Hello,
My name is Jeremy McMahon.
I will be guiding you through a 6 minute breath meditation.
For this meditation you will want to take a comfortable seat,
Either cross-legged on the floor or in a chair with your feet firmly planted on the ground.
For this meditation you will want to place your awareness wherever you feel the breath strongest in your body.
For some people this may be your belly,
For other people it may be your chest and for some it may be the tip of the nostrils.
Wherever you feel the breath strongest in your body,
Place your attention there.
In a moment you will hear the bell ring,
Beginning our meditation session.
Now we are going to bring our awareness to our breath,
To the part of the body where you feel the breath the strongest.
Wherever you feel the breath strongest in your body,
Move your attention there and begin to watch the breath.
You don't have to change anything about your breathing,
Just notice its natural movements.
And if you become distracted and are no longer focusing on your breath,
Just notice that and bring your attention back to the breath.
And if a memory from the past or thought about the future arises and you are no longer watching the breath,
That's truly okay,
Just notice that you've been distracted and gently bring your attention back to the breath.
And if a thought or feeling arises,
Just notice that you are not feeling the breath that you are feeling.
And if a thought or feeling arises and you get swept away,
That's truly okay,
Just notice that you've been distracted and gently bring your attention back to the breath.

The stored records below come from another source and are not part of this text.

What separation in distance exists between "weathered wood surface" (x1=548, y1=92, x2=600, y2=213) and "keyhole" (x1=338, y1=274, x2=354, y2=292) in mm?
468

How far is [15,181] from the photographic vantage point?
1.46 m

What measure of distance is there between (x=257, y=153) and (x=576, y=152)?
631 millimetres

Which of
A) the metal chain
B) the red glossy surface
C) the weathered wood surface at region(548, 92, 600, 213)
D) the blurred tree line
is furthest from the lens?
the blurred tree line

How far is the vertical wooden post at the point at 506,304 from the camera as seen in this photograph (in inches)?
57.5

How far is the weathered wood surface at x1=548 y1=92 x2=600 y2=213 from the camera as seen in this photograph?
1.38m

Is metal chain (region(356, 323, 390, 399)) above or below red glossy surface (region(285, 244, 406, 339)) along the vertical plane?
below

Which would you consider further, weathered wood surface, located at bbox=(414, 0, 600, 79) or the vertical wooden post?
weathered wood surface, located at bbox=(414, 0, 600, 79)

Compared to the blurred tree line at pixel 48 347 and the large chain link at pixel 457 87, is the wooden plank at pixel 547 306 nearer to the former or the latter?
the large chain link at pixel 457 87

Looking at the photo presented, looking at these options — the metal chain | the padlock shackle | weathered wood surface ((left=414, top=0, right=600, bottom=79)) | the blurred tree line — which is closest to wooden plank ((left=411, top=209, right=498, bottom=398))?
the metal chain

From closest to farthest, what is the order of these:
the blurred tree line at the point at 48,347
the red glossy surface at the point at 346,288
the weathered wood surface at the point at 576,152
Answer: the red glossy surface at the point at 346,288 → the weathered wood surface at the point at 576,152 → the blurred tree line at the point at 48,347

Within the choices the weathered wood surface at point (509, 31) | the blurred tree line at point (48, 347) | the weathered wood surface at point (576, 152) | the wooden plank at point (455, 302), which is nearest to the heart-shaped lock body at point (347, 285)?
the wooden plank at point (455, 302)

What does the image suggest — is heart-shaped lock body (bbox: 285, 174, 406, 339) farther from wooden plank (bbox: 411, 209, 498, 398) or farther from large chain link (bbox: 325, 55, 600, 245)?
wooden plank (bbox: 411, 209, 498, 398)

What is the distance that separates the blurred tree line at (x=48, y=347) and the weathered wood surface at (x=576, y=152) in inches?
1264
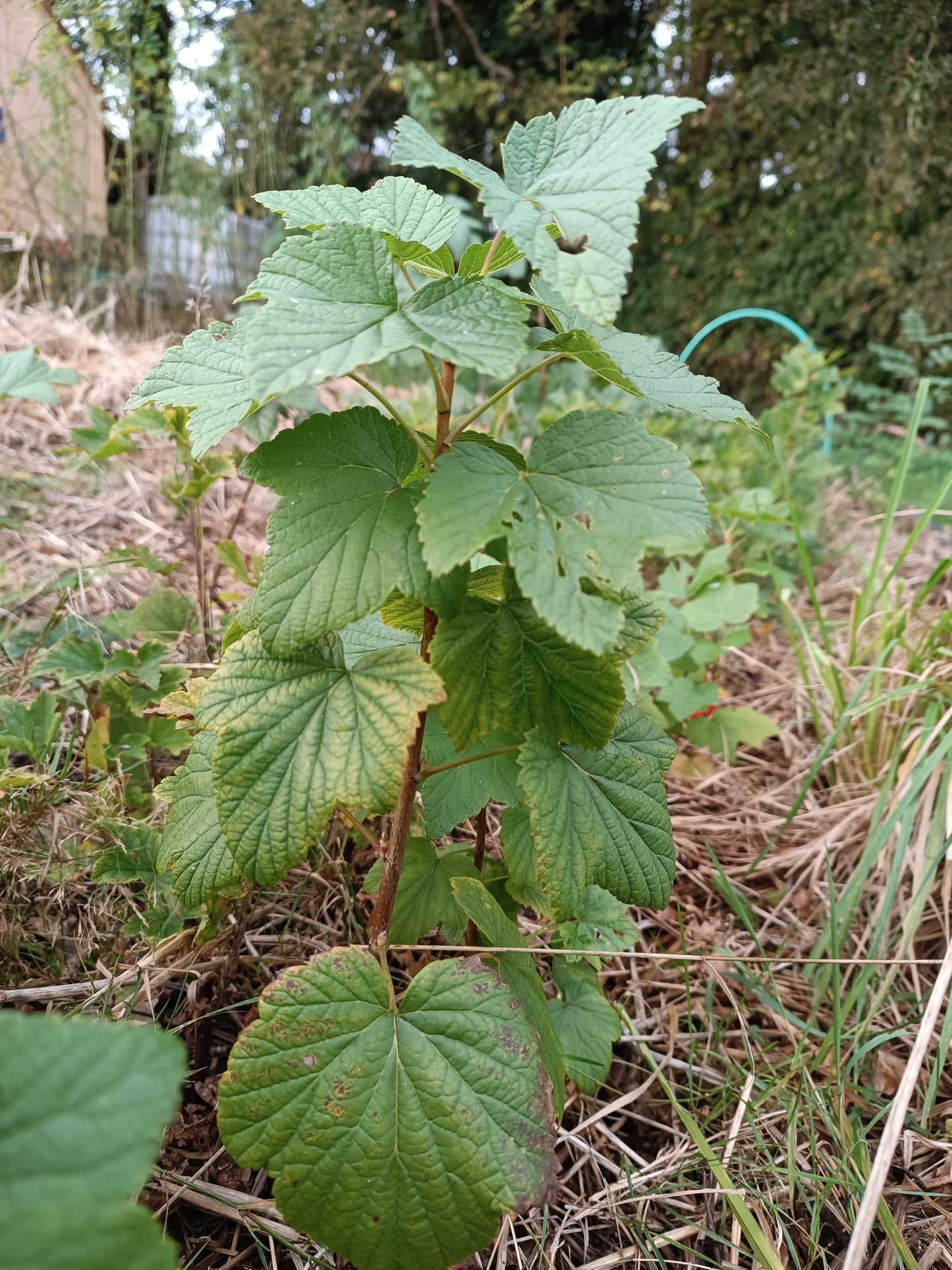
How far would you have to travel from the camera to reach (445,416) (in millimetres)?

And if you notice that you get distracted,
Just notice that you are not feeling the breath that you are feeling.
And if a thought or feeling arises and you get distracted and are no longer watching the breath,
That's truly okay,
Just notice that you've been distracted and gently bring your attention back to the breath.
And if a memory from the past or a thought about the future arises and you get swept away,
That's truly okay,
Just notice that you've been distracted and gently bring your attention back to the breath.
In a moment,
I will ring the bell,
Ending our meditation.
Again,
My name is Jeremy McMahon,
And I sincerely thank you for practicing with me today.